Teacher: “Yes, you did! I saw you! You actually ripped a page out of your book… Look here! You can even see where you ripped it out! Then I saw you scrunch it up and throw it at Tom… And there’s no point looking like that, Tom… You’re just as bad…”
Tom and Joe gesticulate to indicate their total innocence and the unreasonableness of their teacher. All eyes are on them.
Meanwhile the rest of the class put down their pens and wait patiently for the scene to play out.

Later in the same lesson:
Max makes an excellent point.
Teacher: “Yes. Well done!”
Teacher moves on to next student.

Which looks more important? The tearing out and throwing of the paper, or the excellent academic response to the teaching? Who gets more attention in that class? Joe or Max? How are Joe and Max going to feel at the end of this?

Let’s replay that scenario in the classroom of a Strictly Positive teacher.

Teacher spots the page being torn out and thrown across the room. He scoops it up without comment and drops it in the bin. He walks over to the board and writes Joe’s name, in the bottom left hand corner.

Joe knows not to argue. If he protests, the sanction which he has earned will be increased. He needs to stay behind after the lesson for a quick chat.
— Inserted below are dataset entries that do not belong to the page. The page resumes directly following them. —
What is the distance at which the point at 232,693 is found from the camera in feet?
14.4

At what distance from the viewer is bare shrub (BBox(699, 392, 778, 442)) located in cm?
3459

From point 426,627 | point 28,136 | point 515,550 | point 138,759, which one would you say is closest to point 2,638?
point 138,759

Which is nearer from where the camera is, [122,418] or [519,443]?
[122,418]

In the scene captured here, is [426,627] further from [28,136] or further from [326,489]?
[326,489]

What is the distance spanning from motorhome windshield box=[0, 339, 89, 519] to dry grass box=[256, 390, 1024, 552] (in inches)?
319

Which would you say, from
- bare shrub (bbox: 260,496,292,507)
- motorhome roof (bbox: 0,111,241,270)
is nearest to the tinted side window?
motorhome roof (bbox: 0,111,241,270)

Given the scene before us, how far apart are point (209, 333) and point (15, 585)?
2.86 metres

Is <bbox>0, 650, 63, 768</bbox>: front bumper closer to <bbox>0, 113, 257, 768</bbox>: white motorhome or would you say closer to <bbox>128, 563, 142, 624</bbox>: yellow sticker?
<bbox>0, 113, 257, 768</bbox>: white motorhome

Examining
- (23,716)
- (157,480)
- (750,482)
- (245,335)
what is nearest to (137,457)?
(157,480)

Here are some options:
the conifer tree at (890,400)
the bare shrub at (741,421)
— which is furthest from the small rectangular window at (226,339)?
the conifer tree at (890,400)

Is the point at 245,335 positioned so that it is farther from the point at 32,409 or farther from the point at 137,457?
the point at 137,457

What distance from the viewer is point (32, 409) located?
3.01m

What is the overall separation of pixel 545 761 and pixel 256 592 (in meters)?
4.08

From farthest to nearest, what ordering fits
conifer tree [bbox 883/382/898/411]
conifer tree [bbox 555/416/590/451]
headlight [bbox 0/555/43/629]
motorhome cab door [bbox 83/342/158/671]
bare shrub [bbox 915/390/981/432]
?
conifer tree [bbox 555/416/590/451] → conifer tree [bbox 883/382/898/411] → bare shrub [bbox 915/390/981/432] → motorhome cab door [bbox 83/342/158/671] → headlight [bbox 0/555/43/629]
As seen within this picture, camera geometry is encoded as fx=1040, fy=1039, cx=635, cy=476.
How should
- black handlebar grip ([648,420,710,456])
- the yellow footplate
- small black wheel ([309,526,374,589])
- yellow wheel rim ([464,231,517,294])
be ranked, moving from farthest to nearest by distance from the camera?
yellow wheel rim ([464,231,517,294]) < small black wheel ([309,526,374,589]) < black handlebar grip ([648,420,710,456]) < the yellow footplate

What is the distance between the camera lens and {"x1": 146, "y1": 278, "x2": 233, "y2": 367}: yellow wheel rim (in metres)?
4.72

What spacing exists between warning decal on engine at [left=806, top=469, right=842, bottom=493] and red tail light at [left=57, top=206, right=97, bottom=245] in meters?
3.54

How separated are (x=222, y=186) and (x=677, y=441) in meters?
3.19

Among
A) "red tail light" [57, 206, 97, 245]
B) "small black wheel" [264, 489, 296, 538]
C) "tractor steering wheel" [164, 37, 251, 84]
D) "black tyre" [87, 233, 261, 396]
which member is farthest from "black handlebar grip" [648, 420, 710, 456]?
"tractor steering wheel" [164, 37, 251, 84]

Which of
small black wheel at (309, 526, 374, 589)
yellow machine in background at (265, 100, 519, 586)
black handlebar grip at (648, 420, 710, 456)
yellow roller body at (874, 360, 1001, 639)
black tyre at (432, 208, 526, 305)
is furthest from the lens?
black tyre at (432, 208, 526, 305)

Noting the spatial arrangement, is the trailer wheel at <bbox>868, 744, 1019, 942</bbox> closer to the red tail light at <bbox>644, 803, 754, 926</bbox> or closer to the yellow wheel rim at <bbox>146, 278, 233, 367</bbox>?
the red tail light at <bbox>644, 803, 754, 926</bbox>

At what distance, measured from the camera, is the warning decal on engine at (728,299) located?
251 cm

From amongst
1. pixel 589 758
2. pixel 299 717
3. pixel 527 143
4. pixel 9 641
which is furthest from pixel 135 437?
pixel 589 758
If he doesn’t, his sanction will again be increased.

As the teacher finishes his teaching point, he asks a question.

Max answers.
Teacher: “An excellent response, Max. You have made a good point about… And you also noticed… you also expressed yourself very well – I like the use of the keyword ________.”
Teacher goes to board and adds Max’s name to a long list which covers most of the right hand side of the board.

What’s more important here? The tearing out and throwing of the paper, or the excellent academic response to the teaching? Who gets more attention in that class? Joe or Max? How are Joe and Max going to feel at the end of this?

In the Strictly Positive classroom the focus is one what matters, and what matters is the positive learning and behaviour which is happening in the classroom. Nothing negative should be allowed to become the focus.

So that’s how it should work. Later we can examine the nuts and bolts of different ways to set this up and run it in your classroom.